X_train, X_test, y_train, y_test = train_test_split(X, y, test_size=0.2, random_state=1) 

train_data = tf.data.Dataset.from_generator(lambda: (X_train, y_train),  output_types=(tf.float64, tf.float64),  output_shapes=(tf.TensorShape([None, 50]), tf.TensorShape([None, 2])))

val_data = tf.data.Dataset.from_generator(lambda: (X_test, y_test), output_types=(tf.float64, tf.float64),  output_shapes=(tf.TensorShape([None, 50]), ([None, 2])) )

luozhouyang · November 26, 2021, 4:29am

This solution is OK when use Dataset. Your code requires the size of the dataset, but I have a IterableDataset, whose size is unknown. So how can I implement bucket_by_sequence_length?
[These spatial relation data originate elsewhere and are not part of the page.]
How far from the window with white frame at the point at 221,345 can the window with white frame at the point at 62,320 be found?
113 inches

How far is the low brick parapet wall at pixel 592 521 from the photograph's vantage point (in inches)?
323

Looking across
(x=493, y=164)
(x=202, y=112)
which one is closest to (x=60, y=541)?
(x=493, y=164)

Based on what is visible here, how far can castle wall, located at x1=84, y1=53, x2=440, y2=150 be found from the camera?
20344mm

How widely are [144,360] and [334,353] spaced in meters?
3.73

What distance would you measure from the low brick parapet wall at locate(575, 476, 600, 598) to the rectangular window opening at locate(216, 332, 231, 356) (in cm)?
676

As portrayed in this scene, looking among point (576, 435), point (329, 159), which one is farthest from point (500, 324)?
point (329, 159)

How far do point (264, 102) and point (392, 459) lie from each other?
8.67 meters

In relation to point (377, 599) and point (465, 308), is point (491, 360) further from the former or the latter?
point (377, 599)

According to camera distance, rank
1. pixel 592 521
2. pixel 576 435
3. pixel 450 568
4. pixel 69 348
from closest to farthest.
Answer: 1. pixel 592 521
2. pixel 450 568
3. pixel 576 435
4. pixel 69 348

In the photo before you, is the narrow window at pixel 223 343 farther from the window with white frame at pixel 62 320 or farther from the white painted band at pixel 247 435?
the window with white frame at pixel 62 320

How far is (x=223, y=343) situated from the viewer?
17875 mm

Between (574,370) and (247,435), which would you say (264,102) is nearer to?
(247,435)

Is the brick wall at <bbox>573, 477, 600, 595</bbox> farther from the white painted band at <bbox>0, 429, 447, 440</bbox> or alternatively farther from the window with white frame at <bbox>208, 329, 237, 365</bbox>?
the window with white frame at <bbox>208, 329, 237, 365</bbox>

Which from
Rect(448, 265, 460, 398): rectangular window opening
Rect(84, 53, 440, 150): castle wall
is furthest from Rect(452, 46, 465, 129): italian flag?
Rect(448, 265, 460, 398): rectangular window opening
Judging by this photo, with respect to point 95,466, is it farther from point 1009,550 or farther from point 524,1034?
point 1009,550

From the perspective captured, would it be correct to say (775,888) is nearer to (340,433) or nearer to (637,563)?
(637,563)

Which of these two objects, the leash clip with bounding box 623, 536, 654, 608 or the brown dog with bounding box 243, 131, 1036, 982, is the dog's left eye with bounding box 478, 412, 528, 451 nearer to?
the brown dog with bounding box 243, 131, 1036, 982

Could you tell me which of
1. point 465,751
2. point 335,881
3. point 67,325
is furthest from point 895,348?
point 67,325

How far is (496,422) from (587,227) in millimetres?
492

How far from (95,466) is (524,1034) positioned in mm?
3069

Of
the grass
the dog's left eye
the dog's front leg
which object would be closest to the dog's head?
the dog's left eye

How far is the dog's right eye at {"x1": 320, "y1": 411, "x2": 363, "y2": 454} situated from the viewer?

vdw · November 12, 2022, 12:39pm

If anyone is interested, I’ve implemented an simplified version. It works the same way, but also support Seq2Seq datasets, i.e., where the inputs and targets are sequences. This means that each batch will only contain sample with the same combination of input and target length to make any padding unnecessary.

import numpy as np
from torch.utils.data import Dataset, Sampler


class BaseDataset(Dataset):

    def __init__(self, inputs, targets):
        self.inputs = inputs
        self.targets = targets

    def __len__(self):
        return len(self.inputs)

    def __getitem__(self, index):
        if self.targets is None:
            return np.asarray(self.inputs[index])
        else:
            return np.asarray(self.inputs[index]), np.asarray(self.targets[index])
                
        
class EqualLengthsBatchSampler(Sampler):

    def __init__(self, batch_size, inputs, targets):
        
        # Throw an error if the number of inputs and targets don't match
        if targets is not None:
            if len(inputs) != len(targets):
                raise Exception("[BucketBatchSampler] inputs and targets have different sizes")
        
        # Remember batch size and number of samples
        self.batch_size, self.num_samples = batch_size, len(inputs)
        
        self.unique_length_pairs = set()
        self.lengths_to_samples = {}
        
        for i in range(0, len(inputs)):
            len_input = len(inputs[i])
            try:
                # Fails if targets[i] is not a sequence but a scalar (e.g., a class label)
                len_target = len(targets[i])
            except:
                # In case of failure, we just the length to 1 (value doesn't matter, it only needs to be a constant)
                len_target = 1

            # Add length pair to set of all seen pairs
            self.unique_length_pairs.add((len_input, len_target))
        
            # For each lengths pair, keep track of which sample indices for this pair
            # E.g.: self.lengths_to_sample = { (4,5): [3,5,11], (5,5): [1,2,9], ...}
            if (len_input, len_target) in self.lengths_to_samples:
                self.lengths_to_samples[(len_input, len_target)].append(i)
            else:
                self.lengths_to_samples[(len_input, len_target)] = [i]
        
        # Convert set of unique length pairs to a list so we can shuffle it later
        self.unique_length_pairs = list(self.unique_length_pairs)
        
    def __len__(self):
        return self.num_samples
    
    def __iter__(self):

        # Shuffle list of unique length pairs
        np.random.shuffle(self.unique_length_pairs)
        
        # Iterate over all possible sentence length pairs
        for length_pair in self.unique_length_pairs:
            
            # Get indices of all samples for the current length pairs
            # for example, all indices with a lenght pair of (8,7)
            sequence_indices = self.lengths_to_samples[length_pair]
            sequence_indices = np.array(sequence_indices)
            
            # Shuffle array of sequence indices
            np.random.shuffle(sequence_indices)

            # Compute the number of batches
            num_batches = np.ceil(len(sequence_indices) / self.batch_size)

            # Loop over all possible batches
            for batch_indices in np.array_split(sequence_indices, num_batches):
                yield np.asarray(batch_indices)

I just implemented it for a tutorial, but maybe it’s useful for others.